▶ WORK REQUIRED
Gather every line below that contains the word "point". Case counts, so a match must have the same uppercase and lowercase letters.

▶ EXTRACTED MATERIAL
— start —

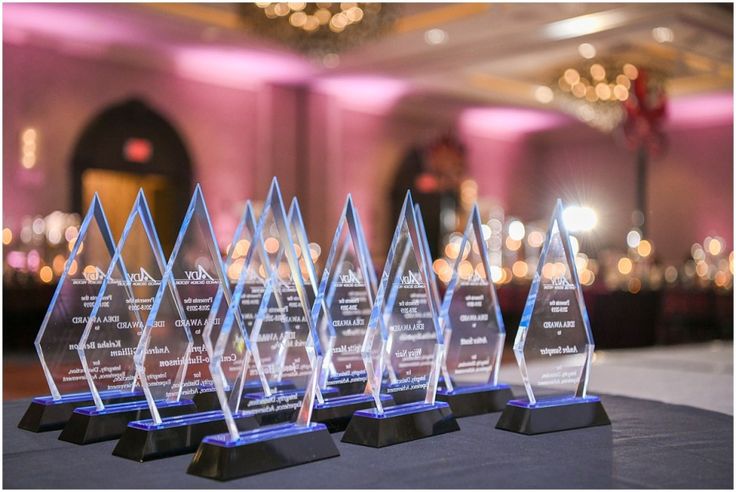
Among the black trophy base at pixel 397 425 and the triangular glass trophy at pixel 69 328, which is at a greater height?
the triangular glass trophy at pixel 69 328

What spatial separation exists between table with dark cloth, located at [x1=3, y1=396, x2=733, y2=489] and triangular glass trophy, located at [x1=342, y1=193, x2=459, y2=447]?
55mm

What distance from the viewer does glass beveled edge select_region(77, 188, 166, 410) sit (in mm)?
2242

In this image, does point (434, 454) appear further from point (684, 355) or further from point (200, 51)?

— end —
— start —

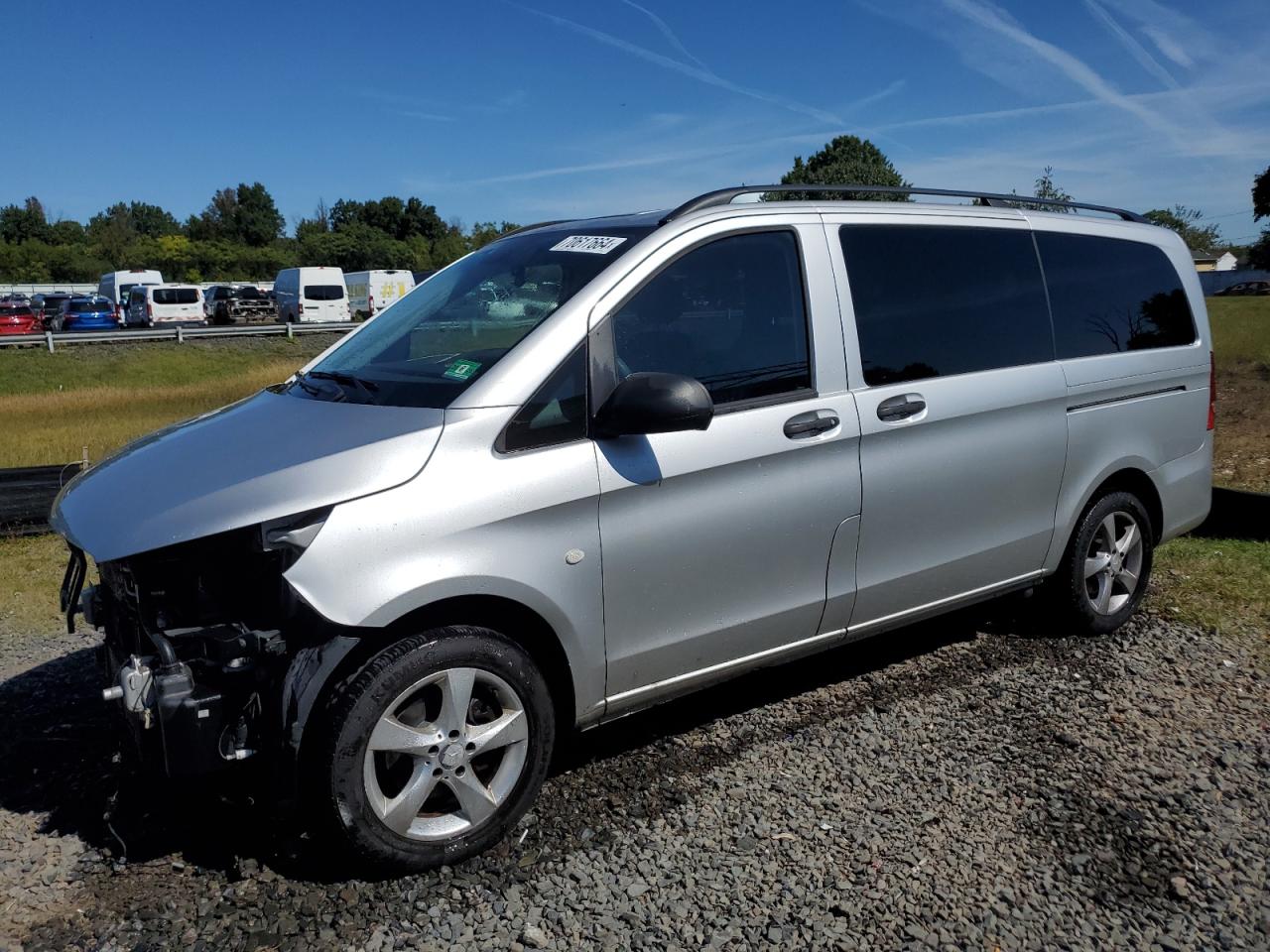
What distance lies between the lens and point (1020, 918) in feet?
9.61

— end —

▶ WRITTEN RESPONSE
In this image, does point (434, 454) appear further from point (684, 355) or further from point (200, 51)?
What distance lies between the lens and point (1020, 918) in feet?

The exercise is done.